Check your understanding:
(a) Answer these questions using the email about the French agriculture book:
(i) Who wrote the message dated Mon, 27 Apr 1998?
(ii) About how many pages long is the whole document?
(iii) Where is the book being edited?
(b) Carry on the email about the French agriculture book, starting after its last sentence.

Text for analysis:
════════
European Agriculture - new translation
Susan K. Jarnagin (jarnagin@iastate.edu)
Wed, 29 Apr 1998 11:20:12 -0500
>Date: Tue, 28 Apr 1998 15:52:24 -0500
>From: Derrick N Exner <dnexner@iastate.edu>
>Subject: French book
>
>This came in via an associate at the U of Kentucky. It descends into
>rhetoric at times, and it's evidently a literal translation, but it does
>articulate one vision of a European agriculture that is competitive without
>being carnivorous.
>-Rick Exner
>
>>From: Hal Hamilton <hhamilton@centerss.org>
>>To: "'IFFS'" <iffs@nal.usda.gov>
>>Subject: French book
>>Date: Mon, 27 Apr 1998 14:05:11 -0400
>>
Here's a summary of what I believe to be a
>>fascinating document. If you want the whole thing (about
>>50 pages) when we get it finished, let me know at
>>hhamilton@centerss.org
>>
>>Agriculture, A Necessary Turn, The Group of Bruges
>>Introduction and Summary, by Hal Hamilton
>>
>>This small book has been roughly translated from French and
>>is now being edited at the Center for Sustainable Systems.
════════
Supplied material:
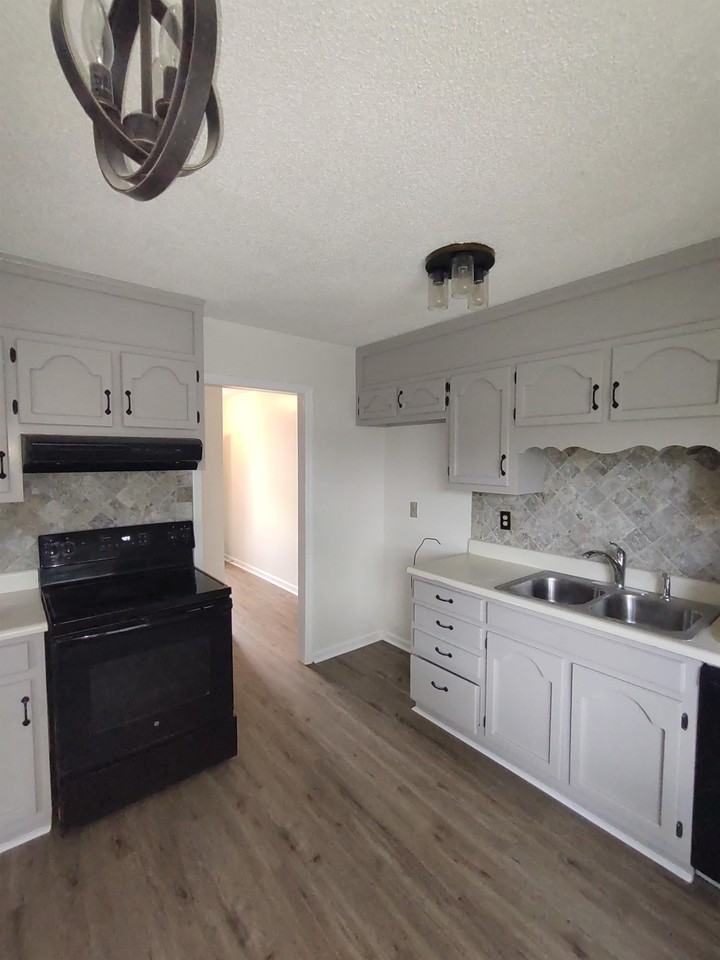 1007 Kinsey Dr Se #1 - Photo 3 of 10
════════
Responses to the exercise:
(a)
(i) Hal Hamilton
(ii) About 50 pages
(iii) At the Center for Sustainable Systems

(b)
>> It was written in 1996.
>>
>>The book originated with meetings in the French town of
>>Seillac, and was considerably elaborated by a group of
>>people from all over Europe, including the former French
>>Minister of Agriculture Edgard Pisani. It calls for a
>>"vast social mobilization around the agriculture question."
>>
>>The context of this document is the evolution of the Common
>>Agricultural Policy (CAP) of the European Union. The CAP
>>was established after the devastation of World War II, and
>>its primary objective was food self-sufficiency. Now, of
>>course, that goal has been vastly surpassed, with the EU
>>having become a major exporter (often "dumper") of
>>commodities on the world market. With the conclusion of
>>the Uruguay round of GATT, some of the foundation stones of
>>the CAP were removed, particularly production based subsidy
>>payments, and so EU farmers are no longer so "sheltered
>>from the harshness of the market."
>>
>>Although the CAP before the 1990s was successful at
>>stimulating production, it also contributed to
>>over-production, extremely intensive use of fertilizer and
>>pesticides, and environmental damage.
>>
>>This "western model of production and consumption,"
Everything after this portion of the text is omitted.